Then, all packages/libraries as you specified in the deployment.py file are installed in the same container, and the ‘init’ function is run. As mentioned before, this is only done when a cold start of the container is required (which is the case now, because we never started it). Once you make your first request, the ‘request’ function is triggered. 

While you’re waiting: Further explanation of the deployment.py code

Start with opening the deployment package (.zip folder) and open the ‘deployment.py’ file.
You will find an ‘init’ function and a ‘request’ function. The init function is the first function that UbiOps reads. It can for example be used for loading modules that have to be kept in memory or to set up connections (like we do). You can load your external deployment files (such as pickles or .h5 files) here. 

The request function is a method for deployment requests and is called separately for each request we will be making.

Below I’ll highlight some of the most important pieces of the deployment.py file in the .zip folder. We’ll first look at the init function. 

To make the code as robust as possible, and can basically be reused by anyone without making any changes, we standardised as much as possible and allowed only a few knobs to be turned. That is the authentication for Twitter and Google sheets, and the day and hashtag used when making a request. We used environment variables to allow you to use your own Twitter developer account and Google sheet without editing the code. In the init function below, we specify the environment variables that we provide a value for in the UbiOps webapp earlier in this article. We define the spreadsheet_id and define the twitter_api function that is provided later. 

def __init__(self, base_directory, context):
        # Load in the twitter secrets and tokens from the environment variables
        self.consumer_key = os.environ['CONSUMER_KEY']
        self.consumer_secret = os.environ['CONSUMER_SECRET']
        self.access_token = os.environ['ACCESS_TOKEN']
       self.access_token_secret = os.environ['ACCESS_TOKEN_SECRET']
        # Set up the connection to twitter
        self.twitter_api = self.setup_twitter()
   # Setup the connection to Google, using the environment variable for the GOOGLE_CREDENTIALS
        # This method assumes you have an environment variable loaded with the content of the service account
        # credentials json
        self.google_sheet = pygsheets.authorize(service_account_env_var='GOOGLE_CREDENTIALS')
        # Set the spreadsheet_id from the environment variables
        self.spreadsheet_id = os.environ['SPREADSHEET_ID']
        # Set the day of today
        self.today = datetime.today()

 

For the request function, we did our best to make it as robust as possible again, like for the init function. Remember, the request function is called every time that a request is made to the model.

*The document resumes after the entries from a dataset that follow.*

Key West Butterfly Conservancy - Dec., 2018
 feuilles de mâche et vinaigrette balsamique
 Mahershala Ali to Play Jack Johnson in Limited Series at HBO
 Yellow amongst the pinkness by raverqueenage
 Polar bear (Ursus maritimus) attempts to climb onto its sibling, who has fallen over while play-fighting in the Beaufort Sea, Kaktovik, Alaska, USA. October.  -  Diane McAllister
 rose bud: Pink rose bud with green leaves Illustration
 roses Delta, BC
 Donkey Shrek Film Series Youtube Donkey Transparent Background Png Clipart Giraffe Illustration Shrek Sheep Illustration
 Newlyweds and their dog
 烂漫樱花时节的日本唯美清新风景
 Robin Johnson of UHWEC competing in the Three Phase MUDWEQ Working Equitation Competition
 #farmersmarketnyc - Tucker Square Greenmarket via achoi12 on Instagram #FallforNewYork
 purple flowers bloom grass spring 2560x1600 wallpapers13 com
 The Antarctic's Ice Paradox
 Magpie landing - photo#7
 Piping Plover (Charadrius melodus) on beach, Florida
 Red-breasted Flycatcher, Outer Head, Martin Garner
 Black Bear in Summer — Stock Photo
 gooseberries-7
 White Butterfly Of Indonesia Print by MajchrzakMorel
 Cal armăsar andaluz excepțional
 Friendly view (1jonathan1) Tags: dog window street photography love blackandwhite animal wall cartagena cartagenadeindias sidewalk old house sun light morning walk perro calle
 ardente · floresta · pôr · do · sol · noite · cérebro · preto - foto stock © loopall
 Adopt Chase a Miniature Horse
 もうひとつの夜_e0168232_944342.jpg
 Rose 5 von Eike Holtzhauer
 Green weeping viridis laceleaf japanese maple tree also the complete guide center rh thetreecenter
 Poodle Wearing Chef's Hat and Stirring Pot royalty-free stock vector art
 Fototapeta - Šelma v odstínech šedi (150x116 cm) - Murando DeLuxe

As you can see below, you can define the variable ‘hashtag’ as anything you like, but if you don’t provide it, it uses ‘MlOps’. The same technique is used for the variable ‘day’ (note also how you specified the input variables in the UbiOps webapp). Besides that, we defined several functions to retrieve the tweets, get the sentiment of the tweets (which is the actual machine learning model at work), and write the results to the google sheets (to be entered with the authentication key).

       

def request(self, data):
"""
Make the request by first collecting the tweets and sentiments of a day and a certain hashtag and then inserting them in a Google sheet
"""

        hashtag = data.get('hashtag', 'MlOps')  # If no hashtag is given, use MlOps
        day = data.get('day', 'yesterday')  # If no day is given, use 'yesterday'
        # Parse the user inputted day and retrieve the end date of the query ('until')
        day, until = self.parse_date(day=day)
        # Retrieve tweets from 'day' to 'until'
        texts = self.retrieve_tweets(hashtag=hashtag, day=day, until=until)
        # Determine the sentiment over the recovered tweets
        results = self.get_sentiment(texts=texts, day=day)
        # Append the values to the specified Google Sheet
        sheet = self.google_sheet.open_by_key(key=self.spreadsheet_id)
        # Open first worksheet of spreadsheet
        wk1 = sheet[0]
       # Values will be appended after the last non-filled row of the table without overwriting
        wk1.append_table(values=results, overwrite=False)

        return None

 

The other file in the .zip folder is the requirements.txt. The requirements.txt should include all requirements for your code to run. This instructs UbiOps to install all these libraries the first time (when we upload the code) so that when you make requests after some time from now everything is already installed and the request is faster. In our case, that is: 

textblob==0.15.3
tqdm==4.55.1
tweepy==3.10.0
pygsheets==2.0.5

Back to the UbiOps webapp: building has finished? Or failed? Use UbiOps logs!

Having uploaded the deployment package, we should wait for the deployment to be built. Right now, all the dependencies as noted in our requirements.txt are installed in a container, the ‘init’ function is executed and all that is deployed on a Kubernetes pod in the background. Of course, I made a mistake and the first deployment failed. 

To find out what happened, I went to the logs (top bar) and noticed there was an error somewhere in the deployment.py file in my deployment package. For me, a couple of things went wrong here. After having checked the logs, I took out some silly code mistakes and uploaded a new version that worked and is now successfully deployed.

Finishing touches

In UbiOps we’ll add a schedule so that the model is triggered every day at 8.00 CET with the data inputs “yesterday” (as ‘day’) and “MLOps” (as a hashtag). To do so, go back to the webapp and go to “Request schedules” on the left-hand side on UbiOps and click ‘create’. 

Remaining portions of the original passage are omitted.